Bike revolution is in the air, and my hope is that cycle.land will help to expand people’s abilities to make more use of the bikes they currently own and enable them to cycle not just at their homes but wherever they go. I imagine that the next time people visit a new city, instead of checking how to get around in public transport, they check bike routes and borrow a bike from a fellow cycle.land community member.

How does it feel to embark on your own venture? Does it make you nervous? Excited?

Working on my own project is the best! I feel very fortunate that I have time and energy to focus on a project that means a lot to me. There have been periods in my life when I was dreaming on having my own venture but I was not sure how to go about it or I had something else going on and it was not the right time. Now I feel ready to give it all I have and make it happen!

Tell me where you are living and what you are doing when you are not creating amazing online communities?
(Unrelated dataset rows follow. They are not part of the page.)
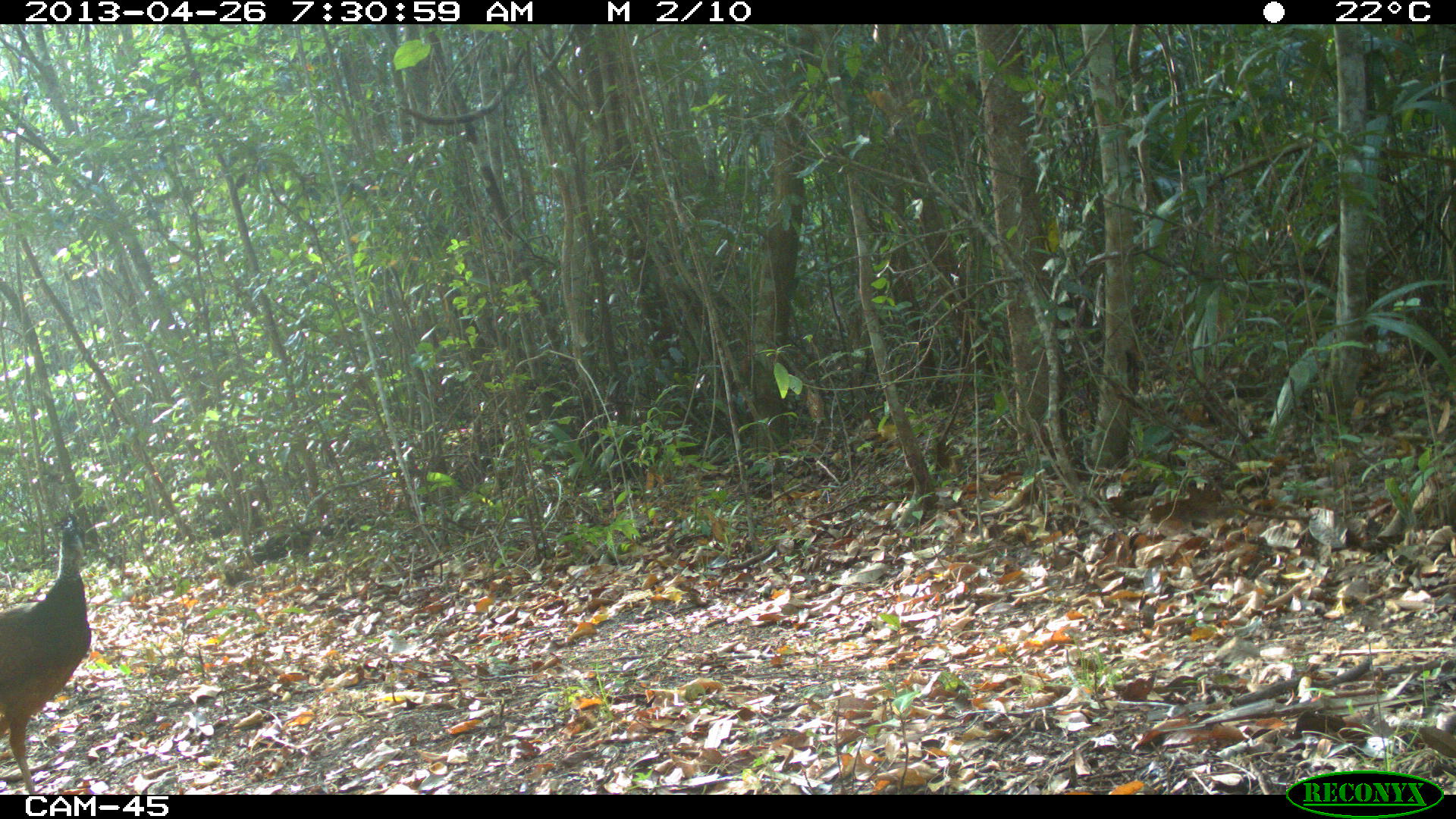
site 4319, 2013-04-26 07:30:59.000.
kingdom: Animalia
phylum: Chordata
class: Aves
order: Galliformes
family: Cracidae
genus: Crax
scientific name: Crax rubra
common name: great curassow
Crax rubra (great curassow), count 1, sex female.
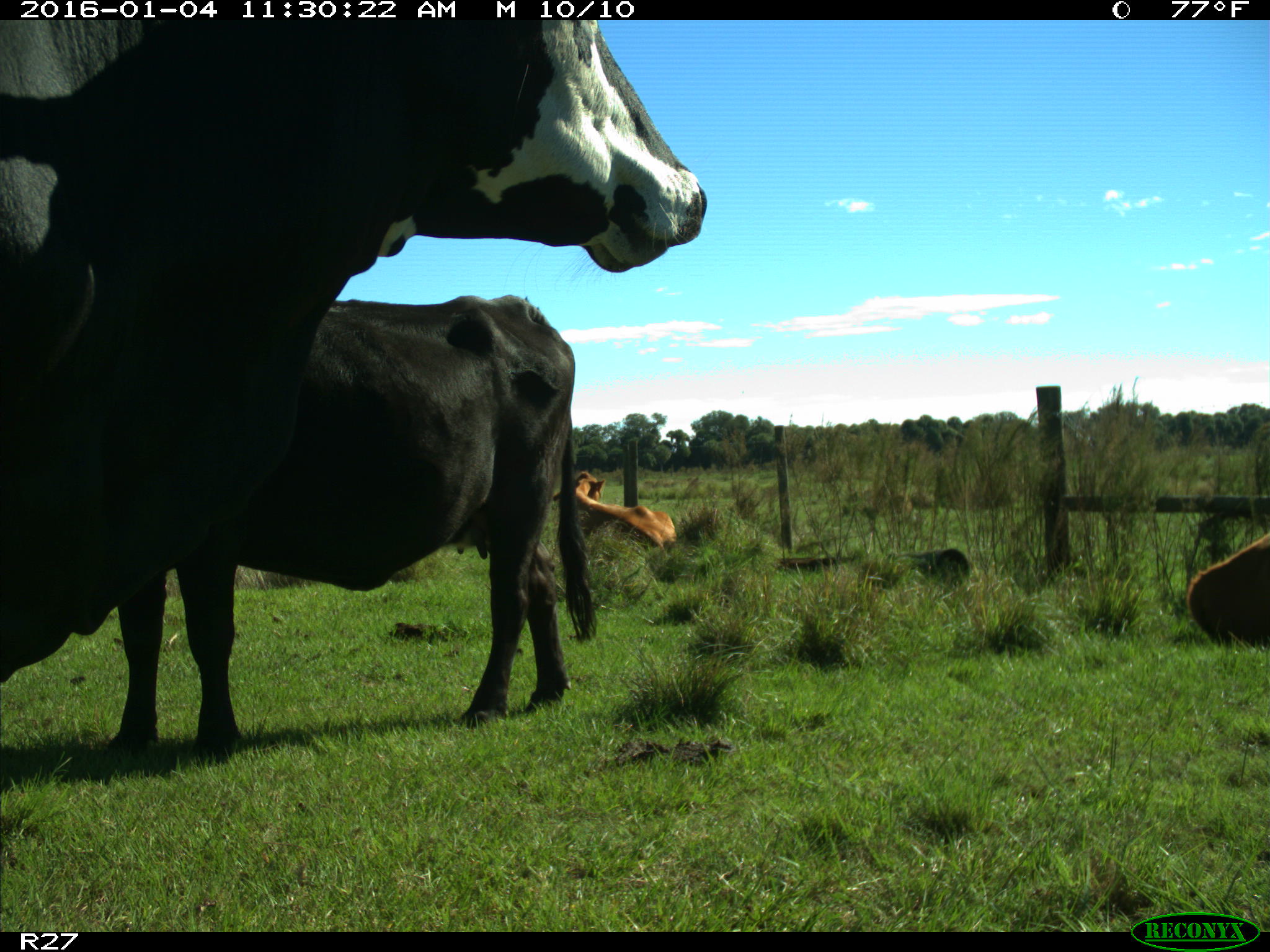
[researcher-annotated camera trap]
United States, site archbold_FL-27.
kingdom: Animalia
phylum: Chordata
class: Mammalia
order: Artiodactyla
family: Bovidae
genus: Bos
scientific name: Bos taurus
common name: domestic cow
This summer has been crazy with traveling. I visited Italy, Lithuania, Germany and France. A bit of it was to do research for my venture and most of it was for fun. The most exciting was going back to my hometown of Šiauliai and discovering that wake boarding has become big there. So, I got to learn how to wakeboard and would hang out with the local wake boarding crowd. I am now dreaming of taking the next step and move on to kite surfing. When I am procrastinating, I watch women’s wake-boarding and kite-surfing clips!

CyclingVashonIslandWhat vision do you have for the future of this venture?

In the nearest future, the focus will be on growing the community without loosing the neighborly feel. My crowd-funding campaign a bit later this year will help with that. I hope that I get a lot of support and there will be exciting tokens of appreciation for those willing to help! I am also building ties with institutional partners to help the cycle.land community and cycling in general. The grand vision is that cycle.land will be a highly connected, vital part of the cycling infrastructure globally making it easier for everyone to share their bikes and for everyone to cycle happily wherever they are!